The data:
*****
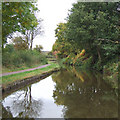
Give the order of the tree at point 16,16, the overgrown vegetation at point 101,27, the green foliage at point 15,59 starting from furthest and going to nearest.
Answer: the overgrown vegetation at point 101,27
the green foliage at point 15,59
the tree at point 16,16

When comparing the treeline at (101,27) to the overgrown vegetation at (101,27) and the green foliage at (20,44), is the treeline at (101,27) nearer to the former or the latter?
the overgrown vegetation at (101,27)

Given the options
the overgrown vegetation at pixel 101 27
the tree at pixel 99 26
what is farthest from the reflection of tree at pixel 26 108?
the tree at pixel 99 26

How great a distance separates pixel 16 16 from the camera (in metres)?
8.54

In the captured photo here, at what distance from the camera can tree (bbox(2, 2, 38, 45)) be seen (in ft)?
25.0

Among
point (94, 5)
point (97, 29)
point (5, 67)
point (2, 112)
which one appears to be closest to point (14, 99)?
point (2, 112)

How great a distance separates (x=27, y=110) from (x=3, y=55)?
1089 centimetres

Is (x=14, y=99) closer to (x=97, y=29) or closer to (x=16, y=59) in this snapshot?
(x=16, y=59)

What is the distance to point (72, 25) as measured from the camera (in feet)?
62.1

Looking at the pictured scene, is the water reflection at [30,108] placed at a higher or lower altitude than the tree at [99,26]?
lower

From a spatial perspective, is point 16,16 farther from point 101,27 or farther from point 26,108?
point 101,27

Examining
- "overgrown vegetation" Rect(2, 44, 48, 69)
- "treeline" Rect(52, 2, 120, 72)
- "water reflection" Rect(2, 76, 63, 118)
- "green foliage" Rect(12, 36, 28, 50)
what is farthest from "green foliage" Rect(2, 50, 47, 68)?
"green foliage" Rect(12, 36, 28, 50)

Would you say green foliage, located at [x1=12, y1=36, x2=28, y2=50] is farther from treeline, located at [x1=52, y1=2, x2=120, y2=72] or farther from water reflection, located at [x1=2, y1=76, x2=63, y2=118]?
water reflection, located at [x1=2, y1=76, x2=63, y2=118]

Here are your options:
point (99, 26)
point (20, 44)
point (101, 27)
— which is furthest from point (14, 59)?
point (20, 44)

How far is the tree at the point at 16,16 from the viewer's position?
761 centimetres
*****
Work required: Rewrite the listing above with every "camera" changed to "lens" and all other wording kept the same. Leave out the pictures.

Solution to the exercise:
Give the order of the tree at point 16,16, the overgrown vegetation at point 101,27, the green foliage at point 15,59 starting from furthest and going to nearest.
Answer: the overgrown vegetation at point 101,27
the green foliage at point 15,59
the tree at point 16,16

When comparing the treeline at (101,27) to the overgrown vegetation at (101,27) and the green foliage at (20,44), is the treeline at (101,27) nearer to the former or the latter?
the overgrown vegetation at (101,27)

Given the options
the overgrown vegetation at pixel 101 27
the tree at pixel 99 26
what is farthest from the reflection of tree at pixel 26 108?
the tree at pixel 99 26

How great a distance separates pixel 16 16 from the lens (in metres)?
8.54

In the captured photo here, at what distance from the lens can tree (bbox(2, 2, 38, 45)) be seen (in ft)?
25.0

Among
point (94, 5)
point (97, 29)
point (5, 67)
point (2, 112)
which one appears to be closest to point (14, 99)?
point (2, 112)

How great a distance separates (x=27, y=110) from (x=3, y=55)?
1089 centimetres

Is (x=14, y=99) closer to (x=97, y=29) or closer to (x=16, y=59) in this snapshot?
(x=16, y=59)

What is the distance to point (72, 25) as measured from the lens (in feet)?
62.1

Looking at the pictured scene, is the water reflection at [30,108] placed at a higher or lower altitude than the tree at [99,26]?
lower

From a spatial perspective, is point 16,16 farther from point 101,27 or farther from point 26,108?
point 101,27

Examining
- "overgrown vegetation" Rect(2, 44, 48, 69)
- "treeline" Rect(52, 2, 120, 72)
- "water reflection" Rect(2, 76, 63, 118)
- "green foliage" Rect(12, 36, 28, 50)
what is farthest from "green foliage" Rect(2, 50, 47, 68)?
"green foliage" Rect(12, 36, 28, 50)

Would you say green foliage, located at [x1=12, y1=36, x2=28, y2=50] is farther from treeline, located at [x1=52, y1=2, x2=120, y2=72] or farther from water reflection, located at [x1=2, y1=76, x2=63, y2=118]?
water reflection, located at [x1=2, y1=76, x2=63, y2=118]

Here are your options:
point (99, 26)
point (20, 44)
point (101, 27)
— which is furthest from point (14, 59)?
point (20, 44)

How far is the tree at the point at 16,16 from the viewer's position?
761 centimetres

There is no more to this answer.